I was playing in a basketball game the other night, and by accident, the scorekeeper made the team with the dark jerseys the home team, instead of the usual way of making the light jerseys the home team.
Now, I usually don’t pay attention to the score of the game for the first ten minutes or so, because I don’t think it helps me play well, so when I looked over and saw my team leading by 10 points, I was mildly surprised, but didn’t think anything of it, because I knew we had a good team, my shots were falling, and it seemed like we were winning.
I went on believing my team was winning for the entire game, and nobody said anything, probably because we were really losing the whole time!
I didn’t realize it until after the game was actually over what had happened, and then I felt pretty stupid, but I also had another feeling.
Even though everybody in the gym agreed we had lost, I still felt like we had won! I had been spending the whole game noticing all the good things we had been doing, and in the game of basketball, the difference between one team winning and losing is only a few baskets here or there. Even a week later as I’m writing this, it’s still hard for me to believe.
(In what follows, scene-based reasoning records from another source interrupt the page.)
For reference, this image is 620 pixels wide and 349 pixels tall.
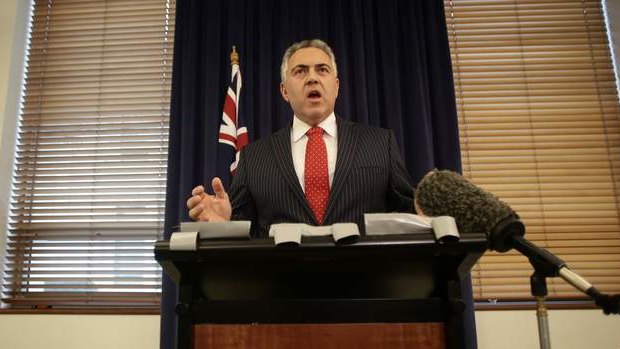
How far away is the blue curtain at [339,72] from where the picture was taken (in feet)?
8.00

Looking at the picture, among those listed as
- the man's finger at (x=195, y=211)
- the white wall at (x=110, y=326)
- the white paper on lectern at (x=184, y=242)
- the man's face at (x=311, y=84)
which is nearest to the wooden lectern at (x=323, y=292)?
the white paper on lectern at (x=184, y=242)

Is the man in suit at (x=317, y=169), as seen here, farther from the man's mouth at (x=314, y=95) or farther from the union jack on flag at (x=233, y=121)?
the union jack on flag at (x=233, y=121)

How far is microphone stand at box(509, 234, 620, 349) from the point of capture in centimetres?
65

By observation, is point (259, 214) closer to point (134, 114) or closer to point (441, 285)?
point (441, 285)

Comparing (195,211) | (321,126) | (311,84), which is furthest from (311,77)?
(195,211)

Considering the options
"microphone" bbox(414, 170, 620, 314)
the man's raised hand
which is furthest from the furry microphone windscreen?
the man's raised hand

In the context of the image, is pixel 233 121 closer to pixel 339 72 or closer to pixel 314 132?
pixel 339 72

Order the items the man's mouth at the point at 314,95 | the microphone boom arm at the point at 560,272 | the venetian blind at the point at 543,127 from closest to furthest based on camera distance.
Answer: the microphone boom arm at the point at 560,272
the man's mouth at the point at 314,95
the venetian blind at the point at 543,127

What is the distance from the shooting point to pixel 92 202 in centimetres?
265

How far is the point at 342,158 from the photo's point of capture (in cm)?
152

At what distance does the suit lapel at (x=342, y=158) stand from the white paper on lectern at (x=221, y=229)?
72 cm

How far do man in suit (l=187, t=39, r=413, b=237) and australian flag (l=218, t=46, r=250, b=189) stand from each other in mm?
605

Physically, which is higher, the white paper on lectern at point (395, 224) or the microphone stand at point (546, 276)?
the white paper on lectern at point (395, 224)

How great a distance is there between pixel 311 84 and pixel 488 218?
120 centimetres
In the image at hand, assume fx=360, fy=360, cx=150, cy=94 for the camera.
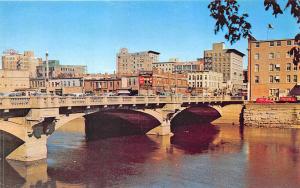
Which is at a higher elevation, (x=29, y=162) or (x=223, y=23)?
(x=223, y=23)

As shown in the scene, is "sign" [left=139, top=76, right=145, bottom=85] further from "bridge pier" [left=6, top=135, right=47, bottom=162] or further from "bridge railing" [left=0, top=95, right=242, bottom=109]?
"bridge pier" [left=6, top=135, right=47, bottom=162]

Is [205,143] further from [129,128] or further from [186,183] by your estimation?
[186,183]

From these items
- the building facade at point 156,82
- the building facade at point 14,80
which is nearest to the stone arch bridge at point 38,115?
the building facade at point 156,82

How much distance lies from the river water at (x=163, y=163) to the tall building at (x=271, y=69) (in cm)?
3234

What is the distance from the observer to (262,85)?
97.7 m

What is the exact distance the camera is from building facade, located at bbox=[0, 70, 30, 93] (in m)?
137

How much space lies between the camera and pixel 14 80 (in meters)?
142

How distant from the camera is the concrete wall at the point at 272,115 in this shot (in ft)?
264

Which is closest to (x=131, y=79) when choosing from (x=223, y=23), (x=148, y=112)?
(x=148, y=112)

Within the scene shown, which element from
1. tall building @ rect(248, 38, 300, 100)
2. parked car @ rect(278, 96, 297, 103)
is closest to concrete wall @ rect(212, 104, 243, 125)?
parked car @ rect(278, 96, 297, 103)

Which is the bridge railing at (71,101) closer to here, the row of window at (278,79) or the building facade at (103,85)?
the row of window at (278,79)

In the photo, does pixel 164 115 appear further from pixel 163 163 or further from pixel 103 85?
pixel 103 85

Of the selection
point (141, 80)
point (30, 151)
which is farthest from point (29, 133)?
point (141, 80)

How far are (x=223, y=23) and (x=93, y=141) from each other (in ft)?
167
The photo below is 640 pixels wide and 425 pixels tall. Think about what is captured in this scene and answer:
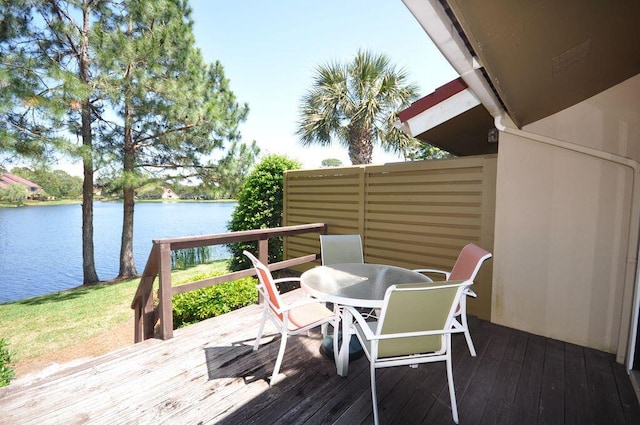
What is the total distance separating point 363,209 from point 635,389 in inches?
116

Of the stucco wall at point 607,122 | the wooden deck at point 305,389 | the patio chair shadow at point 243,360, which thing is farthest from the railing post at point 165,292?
the stucco wall at point 607,122

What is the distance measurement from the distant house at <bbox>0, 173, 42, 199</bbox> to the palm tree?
6.49m

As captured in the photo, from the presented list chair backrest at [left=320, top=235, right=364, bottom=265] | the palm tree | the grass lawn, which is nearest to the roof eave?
chair backrest at [left=320, top=235, right=364, bottom=265]

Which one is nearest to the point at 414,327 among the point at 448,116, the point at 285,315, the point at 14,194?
the point at 285,315

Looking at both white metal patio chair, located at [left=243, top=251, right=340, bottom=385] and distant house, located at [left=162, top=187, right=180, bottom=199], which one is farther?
distant house, located at [left=162, top=187, right=180, bottom=199]

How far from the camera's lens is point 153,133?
831cm

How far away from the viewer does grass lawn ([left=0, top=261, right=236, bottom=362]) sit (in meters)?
4.62

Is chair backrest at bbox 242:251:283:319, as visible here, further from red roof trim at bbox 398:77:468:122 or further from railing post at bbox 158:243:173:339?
red roof trim at bbox 398:77:468:122

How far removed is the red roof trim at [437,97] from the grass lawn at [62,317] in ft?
11.8

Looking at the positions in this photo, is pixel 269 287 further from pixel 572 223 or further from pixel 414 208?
pixel 572 223

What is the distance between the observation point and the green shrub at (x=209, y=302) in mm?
3629

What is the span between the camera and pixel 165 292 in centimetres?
260

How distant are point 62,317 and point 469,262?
7.10 metres

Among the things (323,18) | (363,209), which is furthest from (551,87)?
(323,18)
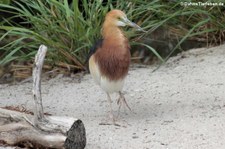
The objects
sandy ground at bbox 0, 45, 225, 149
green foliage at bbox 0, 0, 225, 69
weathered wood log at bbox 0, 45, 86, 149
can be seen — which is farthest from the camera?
green foliage at bbox 0, 0, 225, 69

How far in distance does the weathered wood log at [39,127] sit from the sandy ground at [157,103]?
10.5 inches

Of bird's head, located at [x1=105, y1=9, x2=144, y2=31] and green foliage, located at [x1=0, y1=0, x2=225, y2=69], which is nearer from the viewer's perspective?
bird's head, located at [x1=105, y1=9, x2=144, y2=31]

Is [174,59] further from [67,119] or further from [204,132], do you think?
[67,119]

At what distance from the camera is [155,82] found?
521cm

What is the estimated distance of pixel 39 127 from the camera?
12.2ft

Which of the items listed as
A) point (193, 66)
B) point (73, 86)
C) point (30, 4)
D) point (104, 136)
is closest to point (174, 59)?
point (193, 66)

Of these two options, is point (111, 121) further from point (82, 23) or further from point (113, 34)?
point (82, 23)

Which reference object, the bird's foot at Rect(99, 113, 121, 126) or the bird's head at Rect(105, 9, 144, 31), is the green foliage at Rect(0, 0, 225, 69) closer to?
the bird's head at Rect(105, 9, 144, 31)

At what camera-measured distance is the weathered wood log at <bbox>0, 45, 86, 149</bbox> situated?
3.65 meters

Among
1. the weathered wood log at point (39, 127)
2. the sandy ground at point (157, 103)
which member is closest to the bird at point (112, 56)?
the sandy ground at point (157, 103)

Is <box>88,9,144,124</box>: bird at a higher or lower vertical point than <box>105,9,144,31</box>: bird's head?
lower

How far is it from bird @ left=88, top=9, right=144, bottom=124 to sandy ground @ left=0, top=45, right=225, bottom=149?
1.00ft

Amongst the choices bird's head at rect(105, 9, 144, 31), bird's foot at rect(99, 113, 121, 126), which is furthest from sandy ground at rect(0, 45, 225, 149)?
bird's head at rect(105, 9, 144, 31)

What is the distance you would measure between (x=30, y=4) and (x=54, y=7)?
224 mm
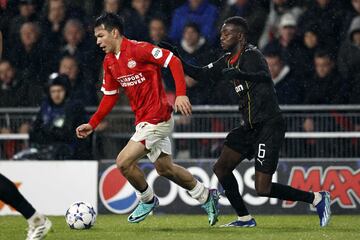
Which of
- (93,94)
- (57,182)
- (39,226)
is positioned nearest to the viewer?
(39,226)

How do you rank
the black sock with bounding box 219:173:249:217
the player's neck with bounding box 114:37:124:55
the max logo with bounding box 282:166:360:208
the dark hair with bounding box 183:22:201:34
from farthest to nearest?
the dark hair with bounding box 183:22:201:34 → the max logo with bounding box 282:166:360:208 → the black sock with bounding box 219:173:249:217 → the player's neck with bounding box 114:37:124:55

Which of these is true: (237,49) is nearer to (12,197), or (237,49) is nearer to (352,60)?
(12,197)

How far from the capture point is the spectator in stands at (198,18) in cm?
1468

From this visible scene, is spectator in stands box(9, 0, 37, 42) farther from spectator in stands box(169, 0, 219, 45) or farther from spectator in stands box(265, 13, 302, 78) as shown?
spectator in stands box(265, 13, 302, 78)

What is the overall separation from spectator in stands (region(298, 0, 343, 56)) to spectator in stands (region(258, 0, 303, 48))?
24 cm

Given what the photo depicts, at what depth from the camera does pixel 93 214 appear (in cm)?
1039

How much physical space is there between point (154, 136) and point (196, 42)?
4.29 metres

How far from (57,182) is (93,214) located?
292 cm

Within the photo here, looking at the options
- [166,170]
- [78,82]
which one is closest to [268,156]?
[166,170]

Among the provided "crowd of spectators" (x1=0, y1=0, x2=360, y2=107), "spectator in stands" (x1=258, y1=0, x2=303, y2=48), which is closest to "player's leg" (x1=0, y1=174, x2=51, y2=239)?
"crowd of spectators" (x1=0, y1=0, x2=360, y2=107)

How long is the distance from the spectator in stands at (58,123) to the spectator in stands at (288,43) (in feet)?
9.42

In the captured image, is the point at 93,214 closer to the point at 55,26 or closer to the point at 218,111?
the point at 218,111

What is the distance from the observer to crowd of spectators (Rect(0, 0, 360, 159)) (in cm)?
1392

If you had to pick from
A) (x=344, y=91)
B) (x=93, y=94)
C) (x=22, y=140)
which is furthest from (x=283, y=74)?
(x=22, y=140)
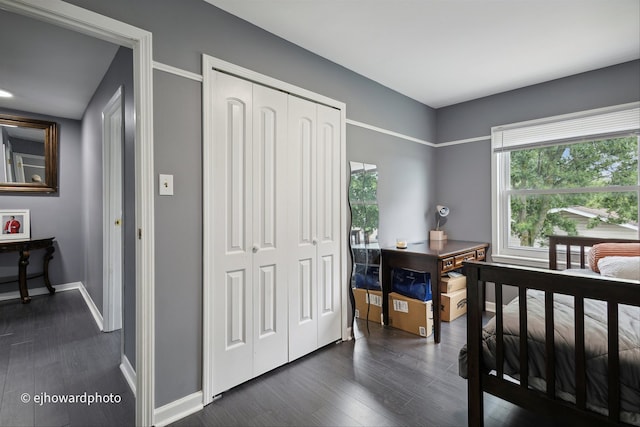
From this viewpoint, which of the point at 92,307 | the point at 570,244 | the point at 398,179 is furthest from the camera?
the point at 92,307

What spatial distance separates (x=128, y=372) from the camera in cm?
208

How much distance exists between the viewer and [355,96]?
2852 millimetres

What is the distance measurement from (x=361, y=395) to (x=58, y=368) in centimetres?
223

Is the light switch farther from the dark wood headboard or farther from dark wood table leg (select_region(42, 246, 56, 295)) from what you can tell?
dark wood table leg (select_region(42, 246, 56, 295))

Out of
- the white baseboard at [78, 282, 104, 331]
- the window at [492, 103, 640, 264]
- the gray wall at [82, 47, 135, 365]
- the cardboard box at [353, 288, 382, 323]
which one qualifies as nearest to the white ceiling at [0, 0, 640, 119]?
the gray wall at [82, 47, 135, 365]

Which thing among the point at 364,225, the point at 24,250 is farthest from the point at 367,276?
the point at 24,250

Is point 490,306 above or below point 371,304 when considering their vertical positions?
below

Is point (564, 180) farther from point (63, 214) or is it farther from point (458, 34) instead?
point (63, 214)

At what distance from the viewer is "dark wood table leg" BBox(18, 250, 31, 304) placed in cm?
361

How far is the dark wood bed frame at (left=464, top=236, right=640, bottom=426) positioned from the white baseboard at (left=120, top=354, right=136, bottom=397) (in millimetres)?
2033

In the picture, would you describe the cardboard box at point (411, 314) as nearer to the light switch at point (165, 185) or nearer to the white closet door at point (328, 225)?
the white closet door at point (328, 225)

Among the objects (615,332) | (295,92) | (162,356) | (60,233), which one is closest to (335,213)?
(295,92)

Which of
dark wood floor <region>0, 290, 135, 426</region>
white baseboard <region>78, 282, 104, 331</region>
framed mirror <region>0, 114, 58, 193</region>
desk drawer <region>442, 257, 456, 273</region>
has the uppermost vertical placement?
framed mirror <region>0, 114, 58, 193</region>

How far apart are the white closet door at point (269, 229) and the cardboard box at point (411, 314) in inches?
47.9
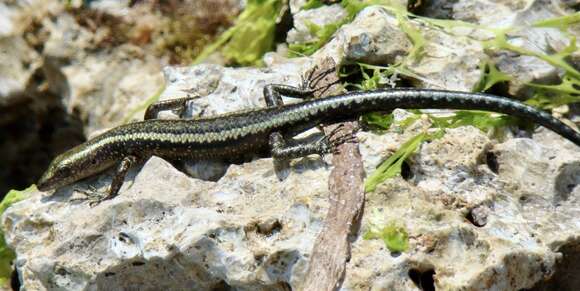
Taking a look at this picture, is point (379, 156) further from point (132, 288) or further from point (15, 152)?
point (15, 152)

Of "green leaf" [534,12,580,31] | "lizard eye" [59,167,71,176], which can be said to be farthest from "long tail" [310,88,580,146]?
"lizard eye" [59,167,71,176]

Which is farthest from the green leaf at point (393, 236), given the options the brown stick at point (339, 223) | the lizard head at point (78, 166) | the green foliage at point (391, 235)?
the lizard head at point (78, 166)

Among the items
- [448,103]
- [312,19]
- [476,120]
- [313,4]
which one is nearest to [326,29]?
[312,19]

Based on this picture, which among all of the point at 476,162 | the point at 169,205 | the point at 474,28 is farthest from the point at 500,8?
the point at 169,205

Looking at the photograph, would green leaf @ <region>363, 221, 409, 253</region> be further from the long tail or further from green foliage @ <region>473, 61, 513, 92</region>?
green foliage @ <region>473, 61, 513, 92</region>

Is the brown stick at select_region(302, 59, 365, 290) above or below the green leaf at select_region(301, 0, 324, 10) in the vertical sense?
below

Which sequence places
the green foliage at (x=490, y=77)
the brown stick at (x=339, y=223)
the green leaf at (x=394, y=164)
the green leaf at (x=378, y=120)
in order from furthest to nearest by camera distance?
the green foliage at (x=490, y=77)
the green leaf at (x=378, y=120)
the green leaf at (x=394, y=164)
the brown stick at (x=339, y=223)

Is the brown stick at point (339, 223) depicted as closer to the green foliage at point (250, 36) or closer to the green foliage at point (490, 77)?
the green foliage at point (490, 77)
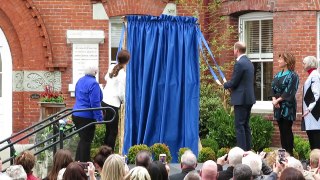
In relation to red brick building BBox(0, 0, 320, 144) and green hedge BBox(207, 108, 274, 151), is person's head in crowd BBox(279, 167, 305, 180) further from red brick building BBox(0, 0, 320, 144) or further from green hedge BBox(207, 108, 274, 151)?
red brick building BBox(0, 0, 320, 144)

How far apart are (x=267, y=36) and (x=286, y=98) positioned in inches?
188

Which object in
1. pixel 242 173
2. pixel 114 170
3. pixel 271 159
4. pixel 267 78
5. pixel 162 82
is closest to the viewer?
pixel 242 173

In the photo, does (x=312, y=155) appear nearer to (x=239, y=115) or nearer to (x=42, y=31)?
(x=239, y=115)

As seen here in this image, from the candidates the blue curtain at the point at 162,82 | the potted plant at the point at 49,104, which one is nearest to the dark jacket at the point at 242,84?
the blue curtain at the point at 162,82

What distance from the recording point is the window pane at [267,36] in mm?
18750

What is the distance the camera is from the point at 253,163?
1032cm

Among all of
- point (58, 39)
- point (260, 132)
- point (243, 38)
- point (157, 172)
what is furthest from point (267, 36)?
point (157, 172)

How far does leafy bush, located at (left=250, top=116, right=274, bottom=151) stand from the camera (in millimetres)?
17453

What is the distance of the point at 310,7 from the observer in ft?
58.4

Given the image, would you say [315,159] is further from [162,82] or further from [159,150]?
[162,82]

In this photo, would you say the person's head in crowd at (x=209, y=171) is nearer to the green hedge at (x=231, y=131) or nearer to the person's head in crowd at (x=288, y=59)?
the person's head in crowd at (x=288, y=59)

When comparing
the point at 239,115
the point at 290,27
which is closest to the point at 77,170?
the point at 239,115

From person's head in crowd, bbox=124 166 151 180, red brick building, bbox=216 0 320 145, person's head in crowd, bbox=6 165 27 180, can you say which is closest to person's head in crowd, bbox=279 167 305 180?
person's head in crowd, bbox=124 166 151 180

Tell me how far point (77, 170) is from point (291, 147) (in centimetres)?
572
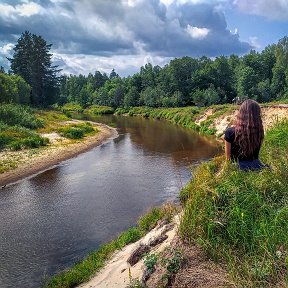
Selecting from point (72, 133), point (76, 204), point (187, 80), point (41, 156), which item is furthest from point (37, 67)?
point (76, 204)

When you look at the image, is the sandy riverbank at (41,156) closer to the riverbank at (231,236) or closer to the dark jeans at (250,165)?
the riverbank at (231,236)

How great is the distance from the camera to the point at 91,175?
101 ft

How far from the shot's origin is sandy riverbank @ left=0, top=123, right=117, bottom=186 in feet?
102

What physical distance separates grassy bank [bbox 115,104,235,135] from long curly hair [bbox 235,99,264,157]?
159 feet

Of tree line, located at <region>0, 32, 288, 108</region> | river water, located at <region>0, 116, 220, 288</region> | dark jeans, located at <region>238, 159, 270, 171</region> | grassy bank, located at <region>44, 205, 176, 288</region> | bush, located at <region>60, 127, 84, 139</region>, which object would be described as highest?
tree line, located at <region>0, 32, 288, 108</region>

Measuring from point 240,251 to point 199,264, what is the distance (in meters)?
0.85

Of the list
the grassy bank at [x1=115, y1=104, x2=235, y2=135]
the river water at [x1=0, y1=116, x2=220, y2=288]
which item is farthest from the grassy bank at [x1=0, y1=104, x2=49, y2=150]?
the grassy bank at [x1=115, y1=104, x2=235, y2=135]

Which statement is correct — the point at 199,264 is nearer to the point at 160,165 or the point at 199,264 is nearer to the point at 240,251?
the point at 240,251

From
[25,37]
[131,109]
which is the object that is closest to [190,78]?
[131,109]

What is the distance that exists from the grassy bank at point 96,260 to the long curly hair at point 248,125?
5456mm

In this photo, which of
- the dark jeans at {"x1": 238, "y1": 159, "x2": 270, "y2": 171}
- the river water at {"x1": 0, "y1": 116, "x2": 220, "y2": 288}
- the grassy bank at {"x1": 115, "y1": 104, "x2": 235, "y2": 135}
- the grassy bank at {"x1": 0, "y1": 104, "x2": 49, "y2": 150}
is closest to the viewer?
the dark jeans at {"x1": 238, "y1": 159, "x2": 270, "y2": 171}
I guess the real lesson here is that thoughts going through my head really do have an incredibly powerful effect on how I felt physically. I felt great the whole game, had tons of confidence in my own shot and my teammates, and kept thinking to myself how we were a really good team to still be winning, even though we seemed a little off. Sure we missed shots and they made shots, but that happens in every game, and it’s not like the other team was playing perfect basketball.
I had always believed thoughts are powerful, that’s pretty obvious. But I never thought they could be this powerful! If I would have known we were losing the whole time, a ton more negative thoughts would have dominated my head that game, and I would have gone home frustrated, trying to think positive, but knowing that we just weren’t as good as the other team.
I want to figure out how to use this new knowledge of the power of thoughts to my advantage more, because even though it didn’t affect our ability to win the game, I know it affected my play in a good way, and it was a lot more fun to go home feeling good even though we had lost. I guess one thing I can do is make a real effort to focus on the positives and not pay attention to the scoreboard. I should start doing that more in life as well.